Co do karmienia białkiem zwierzęcym (jako dodatek, nie podstawa) samicy w okresie ciąży. Oczywiście jak pisze loktok układ pokarmowy nie zmienia się w tym czasie, ale organizm funkcjonuje inaczej i zapotrzebowanie na białko jest większe. I tylko w celu zapobiegania ewentualnym szkodom z tym związanym podawałem dodatkowo białko zwierzęce. Nie wiem czy była taka potrzeba, zrobiłem to za radą G.Köhlera, znanego niemieckiego badacza i hodowcy legwanów. Maluchy z jaj wychodziły całe i zdrowe więc mniemam, że im to nie zaszkodziło. Ale czy pomogło ? Na południu USA istnieją fermy gdzie podaje się tylko pokarm roślinny (ostatnio niestety bywa, że stosuje się granulaty) i z legwanami nie ma problemów.

Niestety duża część środowiska weterynaryjnego pielęgnuje w sobie niezrozumiałe przekonanie, ze białko zwierzęce jest zdrowe i potrzebne do rozwoju każdego organizmu niezależnie czym zywi się w naturze. Robią tym niesłychane szkody, a dotyczy to głównie właśnie legwanów i niestety żółwi z rodzaju Testudo, którym w najgorszym przypadku aplikuje się dodatek mięsa a w najlepszym wysokoproteinowe i pokarmy roślinne, czego skutkiem u młodych jest szybki wzrost i zaburzenia w układzie kostnym, a u dorosłych zaburzenia nerek i wątroby (podczas gdy powinny jeść pokarmy bogatoresztkowe i mało proteinowe).
I jeszcze drobiazg: Rysiu, sam pleurodontyzm nie świadczy o roślinożerności.
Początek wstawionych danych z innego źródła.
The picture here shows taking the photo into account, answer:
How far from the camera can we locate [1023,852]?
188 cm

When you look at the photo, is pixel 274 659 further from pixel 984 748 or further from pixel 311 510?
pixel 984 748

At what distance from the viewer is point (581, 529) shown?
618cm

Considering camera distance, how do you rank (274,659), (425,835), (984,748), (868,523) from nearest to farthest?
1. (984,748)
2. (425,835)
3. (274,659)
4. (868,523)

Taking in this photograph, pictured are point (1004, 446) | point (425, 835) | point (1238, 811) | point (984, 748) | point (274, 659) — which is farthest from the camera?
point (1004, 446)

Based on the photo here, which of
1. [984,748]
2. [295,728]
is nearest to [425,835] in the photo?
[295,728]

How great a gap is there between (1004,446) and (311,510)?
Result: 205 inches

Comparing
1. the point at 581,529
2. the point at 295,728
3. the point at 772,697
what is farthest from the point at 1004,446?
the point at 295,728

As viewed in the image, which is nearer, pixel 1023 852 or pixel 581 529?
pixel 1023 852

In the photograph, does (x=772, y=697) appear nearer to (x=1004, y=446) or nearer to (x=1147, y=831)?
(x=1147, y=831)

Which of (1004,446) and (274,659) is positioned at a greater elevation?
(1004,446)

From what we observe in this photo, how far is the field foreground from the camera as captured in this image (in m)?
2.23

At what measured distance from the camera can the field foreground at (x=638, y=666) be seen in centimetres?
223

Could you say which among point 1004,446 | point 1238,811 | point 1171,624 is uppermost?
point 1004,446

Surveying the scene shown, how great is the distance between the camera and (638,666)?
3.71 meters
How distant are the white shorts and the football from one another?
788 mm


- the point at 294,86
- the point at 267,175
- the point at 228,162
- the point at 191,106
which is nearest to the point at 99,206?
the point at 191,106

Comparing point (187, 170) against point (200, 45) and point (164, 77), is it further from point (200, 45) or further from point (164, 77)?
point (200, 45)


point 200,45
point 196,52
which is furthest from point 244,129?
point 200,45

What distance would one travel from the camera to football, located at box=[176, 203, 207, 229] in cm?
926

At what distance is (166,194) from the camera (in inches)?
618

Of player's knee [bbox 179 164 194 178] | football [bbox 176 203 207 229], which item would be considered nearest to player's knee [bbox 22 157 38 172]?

To sposób przytwierdzenia zębów do bocznej powierzchni szczęk. Specyficzne guzki na zębach jakie mają legwany zielone mogą natomiast być cechą roślinożerności.

loktok
12-09-2012, 01:47
Widze ze ja i dr_robert stosujemy te sama szkole zywienia czyli tylko niewielki dodatek bialka zwierzecego, w okreslonych sytuacjach. A nasze dyskusje zaczely sie od sporu.